EXTRACT
At the end of God’s instructions for the Feast of Weeks or Pentecost, He gives instructions for what we might call “Biblical welfare.” Leviticus 23: 22 “When you harvest the crops of your land, do not harvest the grain along the edges of your fields, and do not pick up what the harvesters drop. Leave it for the poor and the foreigners living among you. I am the Lord your God.”
Remembering the Poor Has Positive Consequences
Pentecost marked the end of the wheat harvest. It would have been a time of bounty and the Jews were commanded to remember the poor. They weren’t to send grain to the poor but allow them to harvest grain in the corners of the field. This would allow the poor to maintain dignity and purpose while still obtaining food.
The book of Ruth tells the story of how this worked. Ruth and her mother-in-law Naomi were widows without means of support. Ruth went out into the fields of Boaz and was able to harvest grain to take home and feed themselves. As a result of her gleaning, Boaz took notice of Ruth and eventually married her. From that marriage came a son, Obed, who would be the grandfather of King David.
Early Christians took Care of the Poor
Acts 2: 43 A deep sense of awe came over them all, and the apostles performed many miraculous signs and wonders. 44 And all the believers met together in one place and shared everything they had. 45 They sold their property and possessions and shared the money with those in need. 46 They worshiped together at the Temple each day, met in homes for the Lord’s Supper, and shared their meals with great joy and generosity— 47 all the while praising God and enjoying the goodwill of all the people. And each day the Lord added to their fellowship those who were being saved.
Throughout history Christians have taken care of those on the margin of society. Hospitals and orphanages have been built because of the desire to serve God by serving others. Biblical welfare has brought many to faith in Jesus.

DATA SECTION
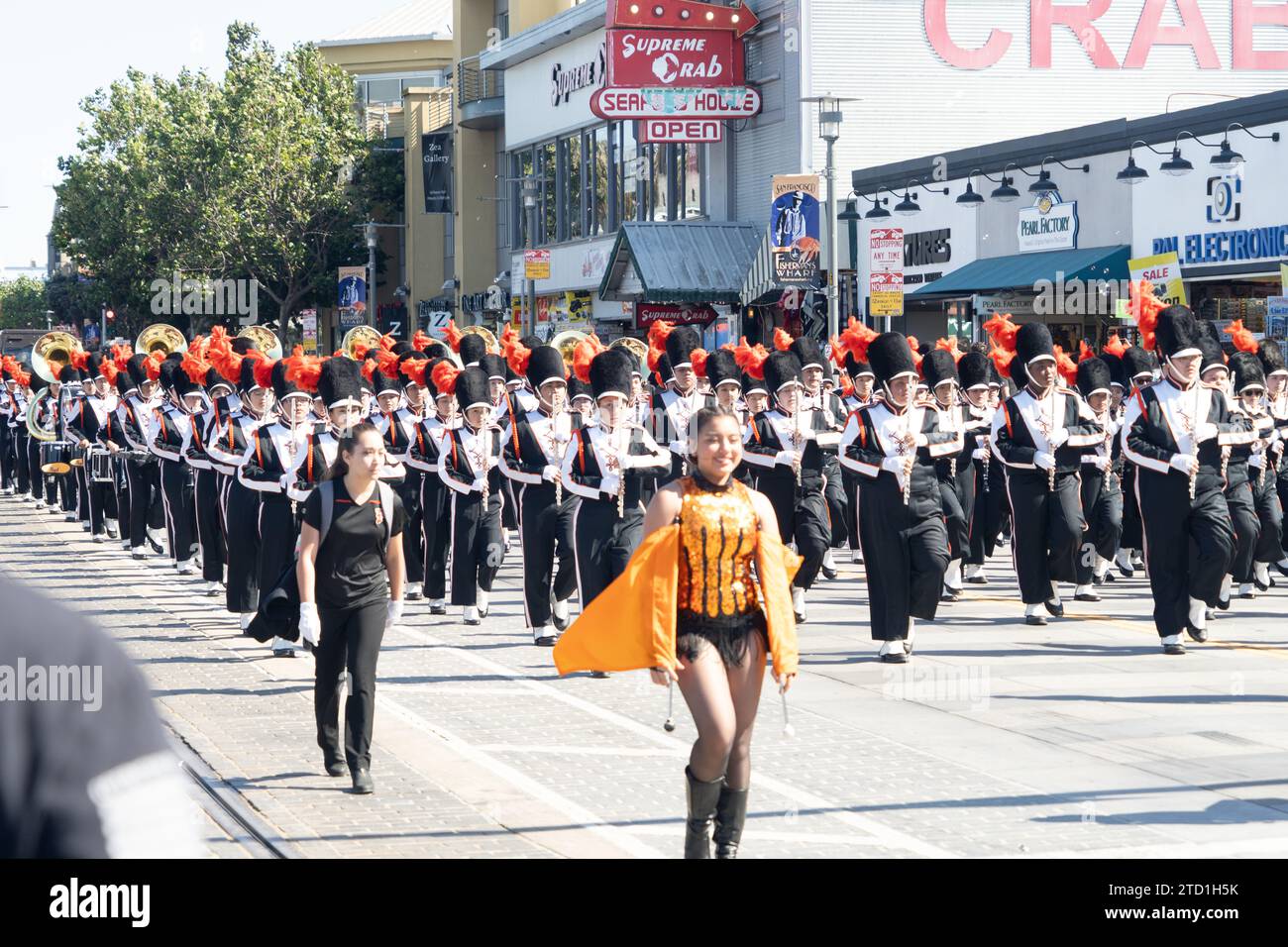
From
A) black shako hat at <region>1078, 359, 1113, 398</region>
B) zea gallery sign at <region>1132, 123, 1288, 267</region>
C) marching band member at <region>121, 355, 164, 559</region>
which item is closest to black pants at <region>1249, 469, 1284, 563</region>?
black shako hat at <region>1078, 359, 1113, 398</region>

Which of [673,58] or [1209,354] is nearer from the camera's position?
[1209,354]

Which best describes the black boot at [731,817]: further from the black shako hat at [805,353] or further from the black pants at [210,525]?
the black shako hat at [805,353]

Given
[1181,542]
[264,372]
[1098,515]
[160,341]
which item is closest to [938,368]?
[1098,515]

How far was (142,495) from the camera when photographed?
21375 mm

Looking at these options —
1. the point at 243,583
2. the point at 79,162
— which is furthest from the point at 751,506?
the point at 79,162

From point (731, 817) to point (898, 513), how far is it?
5.81m

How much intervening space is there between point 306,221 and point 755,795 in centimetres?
5767

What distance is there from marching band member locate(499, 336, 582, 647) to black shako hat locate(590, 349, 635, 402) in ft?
1.24

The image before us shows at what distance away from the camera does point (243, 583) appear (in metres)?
14.5

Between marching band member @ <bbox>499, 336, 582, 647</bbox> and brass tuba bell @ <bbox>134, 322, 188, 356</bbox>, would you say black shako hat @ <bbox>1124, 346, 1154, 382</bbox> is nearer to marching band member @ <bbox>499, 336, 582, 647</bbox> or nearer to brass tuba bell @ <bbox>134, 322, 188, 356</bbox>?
marching band member @ <bbox>499, 336, 582, 647</bbox>

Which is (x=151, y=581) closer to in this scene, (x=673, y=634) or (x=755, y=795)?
(x=755, y=795)

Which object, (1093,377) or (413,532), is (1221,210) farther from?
(413,532)

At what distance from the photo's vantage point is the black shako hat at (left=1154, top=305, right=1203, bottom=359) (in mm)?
13484

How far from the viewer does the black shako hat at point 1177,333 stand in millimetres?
13484
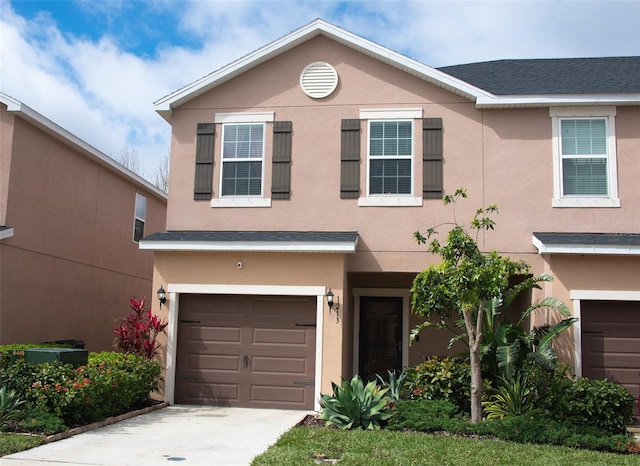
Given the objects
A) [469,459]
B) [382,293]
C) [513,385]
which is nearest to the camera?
[469,459]

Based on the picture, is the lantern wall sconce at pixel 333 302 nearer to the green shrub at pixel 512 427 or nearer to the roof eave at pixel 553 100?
the green shrub at pixel 512 427

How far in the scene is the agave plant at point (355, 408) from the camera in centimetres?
987

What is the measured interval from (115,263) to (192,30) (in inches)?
317

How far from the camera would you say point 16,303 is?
13516mm

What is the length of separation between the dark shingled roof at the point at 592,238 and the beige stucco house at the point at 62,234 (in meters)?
7.85

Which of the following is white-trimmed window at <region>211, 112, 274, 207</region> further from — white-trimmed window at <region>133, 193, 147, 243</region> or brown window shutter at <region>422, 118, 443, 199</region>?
white-trimmed window at <region>133, 193, 147, 243</region>

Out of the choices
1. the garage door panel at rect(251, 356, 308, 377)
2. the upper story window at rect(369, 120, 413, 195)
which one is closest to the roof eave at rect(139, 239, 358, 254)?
the upper story window at rect(369, 120, 413, 195)

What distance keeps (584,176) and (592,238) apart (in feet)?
5.00

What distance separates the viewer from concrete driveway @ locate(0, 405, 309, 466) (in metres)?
7.81

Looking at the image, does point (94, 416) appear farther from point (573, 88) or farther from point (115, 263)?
point (573, 88)

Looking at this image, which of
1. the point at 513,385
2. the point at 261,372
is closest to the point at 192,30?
the point at 261,372

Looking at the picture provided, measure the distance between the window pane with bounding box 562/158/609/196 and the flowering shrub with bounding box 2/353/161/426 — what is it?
352 inches

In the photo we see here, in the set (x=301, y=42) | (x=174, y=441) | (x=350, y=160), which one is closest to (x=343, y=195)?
(x=350, y=160)

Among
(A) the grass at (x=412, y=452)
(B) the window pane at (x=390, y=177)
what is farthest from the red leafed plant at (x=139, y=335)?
(B) the window pane at (x=390, y=177)
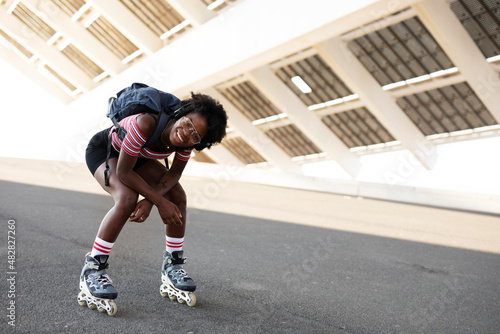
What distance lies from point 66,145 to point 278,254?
71.8 feet

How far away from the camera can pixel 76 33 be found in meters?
21.2

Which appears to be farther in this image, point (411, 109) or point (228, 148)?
point (228, 148)

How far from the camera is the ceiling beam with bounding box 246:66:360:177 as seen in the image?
20.3 m

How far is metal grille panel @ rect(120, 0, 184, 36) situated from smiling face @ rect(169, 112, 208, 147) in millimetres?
15768

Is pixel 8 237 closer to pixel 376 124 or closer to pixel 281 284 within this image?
pixel 281 284

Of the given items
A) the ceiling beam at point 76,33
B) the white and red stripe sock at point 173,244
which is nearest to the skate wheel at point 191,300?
the white and red stripe sock at point 173,244

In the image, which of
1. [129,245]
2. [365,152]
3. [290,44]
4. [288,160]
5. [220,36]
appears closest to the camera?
[129,245]

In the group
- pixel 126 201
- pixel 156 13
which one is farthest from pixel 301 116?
pixel 126 201

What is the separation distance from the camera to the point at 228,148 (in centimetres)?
3200

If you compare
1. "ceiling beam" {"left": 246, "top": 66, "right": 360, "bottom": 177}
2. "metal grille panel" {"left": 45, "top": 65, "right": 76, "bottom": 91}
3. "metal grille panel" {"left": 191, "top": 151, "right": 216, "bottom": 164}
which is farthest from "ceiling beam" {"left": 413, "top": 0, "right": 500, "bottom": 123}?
"metal grille panel" {"left": 45, "top": 65, "right": 76, "bottom": 91}

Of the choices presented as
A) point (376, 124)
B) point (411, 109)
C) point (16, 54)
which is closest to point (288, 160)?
point (376, 124)

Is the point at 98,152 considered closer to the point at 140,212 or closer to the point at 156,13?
the point at 140,212

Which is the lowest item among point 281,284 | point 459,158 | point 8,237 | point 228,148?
point 8,237

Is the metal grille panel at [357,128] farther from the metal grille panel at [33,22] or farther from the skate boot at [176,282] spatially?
the skate boot at [176,282]
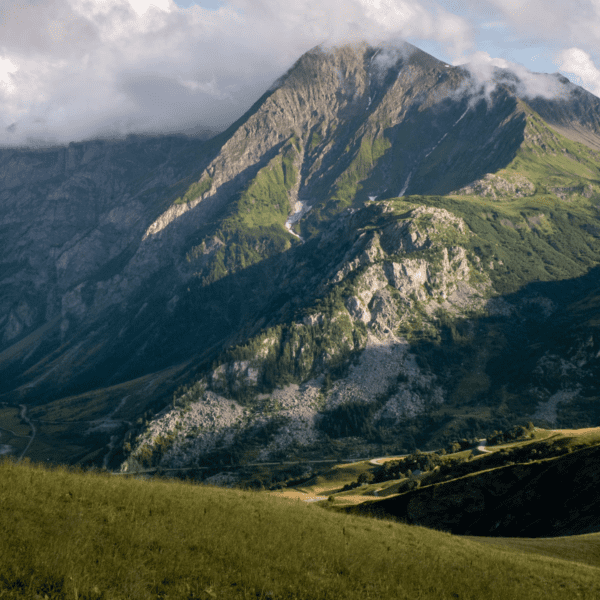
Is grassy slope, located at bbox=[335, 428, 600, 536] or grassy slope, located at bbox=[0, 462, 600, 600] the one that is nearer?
grassy slope, located at bbox=[0, 462, 600, 600]

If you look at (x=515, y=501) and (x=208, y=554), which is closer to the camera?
(x=208, y=554)

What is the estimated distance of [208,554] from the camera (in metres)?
28.5

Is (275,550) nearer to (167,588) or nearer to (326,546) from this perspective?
(326,546)

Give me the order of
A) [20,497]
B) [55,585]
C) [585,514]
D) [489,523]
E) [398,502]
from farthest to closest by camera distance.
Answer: [398,502]
[489,523]
[585,514]
[20,497]
[55,585]

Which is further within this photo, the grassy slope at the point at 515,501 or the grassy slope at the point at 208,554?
the grassy slope at the point at 515,501

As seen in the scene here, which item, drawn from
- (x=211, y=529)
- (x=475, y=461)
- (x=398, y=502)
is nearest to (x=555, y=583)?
(x=211, y=529)

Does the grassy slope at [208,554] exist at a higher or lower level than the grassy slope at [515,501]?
higher

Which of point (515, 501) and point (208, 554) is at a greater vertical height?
point (208, 554)

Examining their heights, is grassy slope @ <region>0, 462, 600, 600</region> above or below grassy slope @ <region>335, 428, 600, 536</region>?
above

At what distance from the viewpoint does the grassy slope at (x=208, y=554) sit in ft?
81.6

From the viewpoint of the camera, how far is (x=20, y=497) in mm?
29312

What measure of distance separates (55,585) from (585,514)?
179 ft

TASK OBJECTIVE
List every person named in the Biblical welfare text's account of the book of Ruth.

RESPONSE BELOW
Ruth, Naomi, Boaz, Obed, King David